— Task statement —
The entries below should be transcribed in their entirety, exactly as written.

— Data provided —

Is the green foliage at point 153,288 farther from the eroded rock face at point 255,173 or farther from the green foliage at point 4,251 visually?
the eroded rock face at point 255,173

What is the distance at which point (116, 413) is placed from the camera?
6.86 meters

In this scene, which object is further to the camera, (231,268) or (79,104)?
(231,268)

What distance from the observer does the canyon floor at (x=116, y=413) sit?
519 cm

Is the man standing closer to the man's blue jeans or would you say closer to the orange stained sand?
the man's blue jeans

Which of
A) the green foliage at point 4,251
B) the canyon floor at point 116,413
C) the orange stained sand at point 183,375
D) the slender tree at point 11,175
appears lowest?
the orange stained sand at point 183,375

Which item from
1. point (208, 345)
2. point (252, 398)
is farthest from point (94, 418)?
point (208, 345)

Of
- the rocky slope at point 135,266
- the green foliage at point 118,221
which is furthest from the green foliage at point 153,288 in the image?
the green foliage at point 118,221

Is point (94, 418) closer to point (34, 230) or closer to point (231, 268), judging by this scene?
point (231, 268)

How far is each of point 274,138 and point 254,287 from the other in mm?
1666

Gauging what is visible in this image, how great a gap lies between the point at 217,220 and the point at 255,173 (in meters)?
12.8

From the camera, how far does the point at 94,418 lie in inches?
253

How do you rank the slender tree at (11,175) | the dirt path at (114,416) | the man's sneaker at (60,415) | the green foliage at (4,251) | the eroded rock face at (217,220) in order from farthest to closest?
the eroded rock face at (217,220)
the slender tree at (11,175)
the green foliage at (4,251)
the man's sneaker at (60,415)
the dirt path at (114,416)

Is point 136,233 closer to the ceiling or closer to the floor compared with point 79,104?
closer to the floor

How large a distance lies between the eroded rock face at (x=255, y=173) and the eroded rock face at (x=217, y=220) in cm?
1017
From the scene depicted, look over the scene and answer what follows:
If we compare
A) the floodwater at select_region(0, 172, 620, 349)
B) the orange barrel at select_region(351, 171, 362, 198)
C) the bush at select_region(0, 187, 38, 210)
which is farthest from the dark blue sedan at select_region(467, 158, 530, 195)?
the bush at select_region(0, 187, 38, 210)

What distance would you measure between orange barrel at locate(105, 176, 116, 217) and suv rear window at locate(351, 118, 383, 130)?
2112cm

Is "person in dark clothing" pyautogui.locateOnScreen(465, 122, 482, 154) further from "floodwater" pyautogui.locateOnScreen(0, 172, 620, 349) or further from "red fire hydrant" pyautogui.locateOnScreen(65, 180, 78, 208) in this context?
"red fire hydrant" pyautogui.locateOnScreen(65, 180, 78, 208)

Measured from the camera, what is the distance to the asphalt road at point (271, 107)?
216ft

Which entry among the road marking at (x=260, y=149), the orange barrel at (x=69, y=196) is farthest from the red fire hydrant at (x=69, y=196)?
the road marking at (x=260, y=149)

— Completed exercise —
Is the green foliage at point 153,288 farther from the eroded rock face at point 255,173 or farther from the green foliage at point 4,251 visually?
the eroded rock face at point 255,173

What is the distance at which point (116, 413) is placed from the camera?
6.86 meters

In this scene, which object is further to the camera, (231,268) or (79,104)?
(231,268)

What distance from the observer does the canyon floor at (x=116, y=413) sit?
519 cm

Is the man standing closer to the man's blue jeans or would you say closer to the orange stained sand?
the man's blue jeans

Which of
A) the green foliage at point 4,251
B) the canyon floor at point 116,413
C) the orange stained sand at point 183,375
D) the slender tree at point 11,175
appears lowest?
the orange stained sand at point 183,375

Which item from
1. point (208, 345)
2. point (252, 398)
is farthest from point (94, 418)?
point (208, 345)

Of
- the rocky slope at point 135,266
- the green foliage at point 118,221
which is furthest from the green foliage at point 153,288 in the image?
the green foliage at point 118,221

Is point (94, 418) closer to point (34, 230) or closer to point (231, 268), judging by this scene?
point (231, 268)

How far is each of point 274,138 and point 254,287 from the other in mm?
1666

Gauging what is visible in this image, how great a gap lies between the point at 217,220 and the point at 255,173 (in meters)?
12.8

From the camera, how far does the point at 94,418 lie in inches?
253

How do you rank the slender tree at (11,175) | the dirt path at (114,416) | the man's sneaker at (60,415) | the green foliage at (4,251) | the eroded rock face at (217,220) in order from farthest to closest?
the eroded rock face at (217,220)
the slender tree at (11,175)
the green foliage at (4,251)
the man's sneaker at (60,415)
the dirt path at (114,416)

Is point 136,233 closer to the ceiling or closer to the floor compared with point 79,104?
closer to the floor

How large a distance lies between the eroded rock face at (x=255, y=173) and the eroded rock face at (x=217, y=220) in cm?
1017
From the scene depicted, look over the scene and answer what follows:
If we compare
A) the floodwater at select_region(0, 172, 620, 349)
B) the orange barrel at select_region(351, 171, 362, 198)
C) the bush at select_region(0, 187, 38, 210)
which is farthest from the dark blue sedan at select_region(467, 158, 530, 195)?
the bush at select_region(0, 187, 38, 210)

What distance would you measure between orange barrel at locate(105, 176, 116, 217) and suv rear window at locate(351, 118, 383, 130)?
2112cm

Is "person in dark clothing" pyautogui.locateOnScreen(465, 122, 482, 154) further from "floodwater" pyautogui.locateOnScreen(0, 172, 620, 349) or further from "red fire hydrant" pyautogui.locateOnScreen(65, 180, 78, 208) in this context?
"red fire hydrant" pyautogui.locateOnScreen(65, 180, 78, 208)

Measured from the camera, what is the distance to the asphalt road at point (271, 107)?
216ft

Which entry among the road marking at (x=260, y=149), the orange barrel at (x=69, y=196) is farthest from the red fire hydrant at (x=69, y=196)?
the road marking at (x=260, y=149)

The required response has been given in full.